### Scene question data

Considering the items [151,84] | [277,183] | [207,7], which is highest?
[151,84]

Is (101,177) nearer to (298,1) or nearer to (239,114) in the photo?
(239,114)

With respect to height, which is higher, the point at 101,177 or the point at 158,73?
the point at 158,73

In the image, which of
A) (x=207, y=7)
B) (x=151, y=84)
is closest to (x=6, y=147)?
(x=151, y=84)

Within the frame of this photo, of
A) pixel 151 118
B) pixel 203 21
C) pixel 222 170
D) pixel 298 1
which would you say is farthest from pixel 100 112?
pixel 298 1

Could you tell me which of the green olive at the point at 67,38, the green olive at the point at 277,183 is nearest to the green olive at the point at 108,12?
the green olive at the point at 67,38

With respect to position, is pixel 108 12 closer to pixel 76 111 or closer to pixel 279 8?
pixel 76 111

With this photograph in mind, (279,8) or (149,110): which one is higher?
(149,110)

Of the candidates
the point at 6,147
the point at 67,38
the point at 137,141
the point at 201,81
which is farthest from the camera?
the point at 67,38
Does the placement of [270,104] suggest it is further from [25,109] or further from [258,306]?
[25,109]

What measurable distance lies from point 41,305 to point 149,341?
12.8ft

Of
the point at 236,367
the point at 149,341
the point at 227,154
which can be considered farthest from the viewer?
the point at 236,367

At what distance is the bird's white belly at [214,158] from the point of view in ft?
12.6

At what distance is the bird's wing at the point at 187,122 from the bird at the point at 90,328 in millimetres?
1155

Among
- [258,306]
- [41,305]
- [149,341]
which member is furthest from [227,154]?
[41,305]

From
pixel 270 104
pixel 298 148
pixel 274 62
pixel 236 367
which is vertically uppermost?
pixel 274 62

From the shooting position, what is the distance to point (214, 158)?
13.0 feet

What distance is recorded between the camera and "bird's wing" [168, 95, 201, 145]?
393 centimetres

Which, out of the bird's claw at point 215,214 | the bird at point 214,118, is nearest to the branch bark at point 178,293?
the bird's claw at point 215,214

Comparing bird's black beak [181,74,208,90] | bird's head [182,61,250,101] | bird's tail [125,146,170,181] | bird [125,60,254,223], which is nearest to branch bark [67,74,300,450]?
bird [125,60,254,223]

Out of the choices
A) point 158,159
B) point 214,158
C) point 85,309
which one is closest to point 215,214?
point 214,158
...
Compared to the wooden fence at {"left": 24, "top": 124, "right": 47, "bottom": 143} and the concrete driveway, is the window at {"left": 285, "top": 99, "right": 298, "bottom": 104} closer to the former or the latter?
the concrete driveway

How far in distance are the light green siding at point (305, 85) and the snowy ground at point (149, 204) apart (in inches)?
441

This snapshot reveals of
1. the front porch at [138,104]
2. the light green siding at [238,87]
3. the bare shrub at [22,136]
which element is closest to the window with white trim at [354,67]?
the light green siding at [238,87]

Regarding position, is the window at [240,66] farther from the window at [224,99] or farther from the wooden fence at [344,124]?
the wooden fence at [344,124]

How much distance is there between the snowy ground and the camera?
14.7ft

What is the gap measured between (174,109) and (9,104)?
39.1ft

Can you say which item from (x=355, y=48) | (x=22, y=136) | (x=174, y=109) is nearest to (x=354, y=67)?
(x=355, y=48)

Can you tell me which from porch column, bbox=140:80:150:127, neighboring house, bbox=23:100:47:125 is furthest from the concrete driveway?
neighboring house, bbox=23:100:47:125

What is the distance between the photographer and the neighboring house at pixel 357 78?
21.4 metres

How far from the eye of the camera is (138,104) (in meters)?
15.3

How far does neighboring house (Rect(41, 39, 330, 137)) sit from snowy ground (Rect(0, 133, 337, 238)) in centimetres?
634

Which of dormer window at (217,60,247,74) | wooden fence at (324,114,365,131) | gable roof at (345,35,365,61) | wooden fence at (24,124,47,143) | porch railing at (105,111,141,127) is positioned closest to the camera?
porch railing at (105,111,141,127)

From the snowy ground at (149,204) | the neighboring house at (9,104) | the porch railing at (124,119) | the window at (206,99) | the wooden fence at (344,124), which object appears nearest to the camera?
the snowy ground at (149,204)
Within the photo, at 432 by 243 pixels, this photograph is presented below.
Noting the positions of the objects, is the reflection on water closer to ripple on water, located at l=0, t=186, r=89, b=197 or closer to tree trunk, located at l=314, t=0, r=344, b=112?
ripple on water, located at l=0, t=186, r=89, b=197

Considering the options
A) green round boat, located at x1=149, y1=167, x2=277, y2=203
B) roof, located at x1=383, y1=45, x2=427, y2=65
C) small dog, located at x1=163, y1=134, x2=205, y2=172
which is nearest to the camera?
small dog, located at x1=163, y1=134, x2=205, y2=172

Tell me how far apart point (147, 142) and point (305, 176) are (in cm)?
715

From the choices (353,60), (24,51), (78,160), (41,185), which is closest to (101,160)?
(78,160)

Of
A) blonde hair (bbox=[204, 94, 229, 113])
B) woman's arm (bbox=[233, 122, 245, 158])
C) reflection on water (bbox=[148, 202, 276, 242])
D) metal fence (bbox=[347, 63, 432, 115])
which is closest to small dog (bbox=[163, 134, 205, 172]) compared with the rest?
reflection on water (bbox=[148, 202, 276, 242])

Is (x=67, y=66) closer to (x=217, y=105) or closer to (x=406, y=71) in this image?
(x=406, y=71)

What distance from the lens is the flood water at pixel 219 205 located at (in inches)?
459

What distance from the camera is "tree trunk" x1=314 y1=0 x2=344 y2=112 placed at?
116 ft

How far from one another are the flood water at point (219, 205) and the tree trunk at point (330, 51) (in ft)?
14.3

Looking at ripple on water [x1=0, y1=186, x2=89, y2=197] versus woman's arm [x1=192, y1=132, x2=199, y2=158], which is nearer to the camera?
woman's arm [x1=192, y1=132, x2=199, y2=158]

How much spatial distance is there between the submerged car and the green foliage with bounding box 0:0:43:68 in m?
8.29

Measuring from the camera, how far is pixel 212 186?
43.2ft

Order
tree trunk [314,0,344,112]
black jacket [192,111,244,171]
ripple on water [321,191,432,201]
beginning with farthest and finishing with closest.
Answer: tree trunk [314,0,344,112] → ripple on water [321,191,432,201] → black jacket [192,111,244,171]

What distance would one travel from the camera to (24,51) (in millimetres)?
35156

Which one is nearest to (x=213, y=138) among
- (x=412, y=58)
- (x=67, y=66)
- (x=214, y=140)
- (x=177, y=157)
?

### EXERCISE
Collect every line of the data above that contains the string "claw", matching case exactly.

### TASK OUTPUT
Which, out of the bird's claw at point 215,214 | the bird at point 214,118, is nearest to the branch bark at point 178,293?
the bird's claw at point 215,214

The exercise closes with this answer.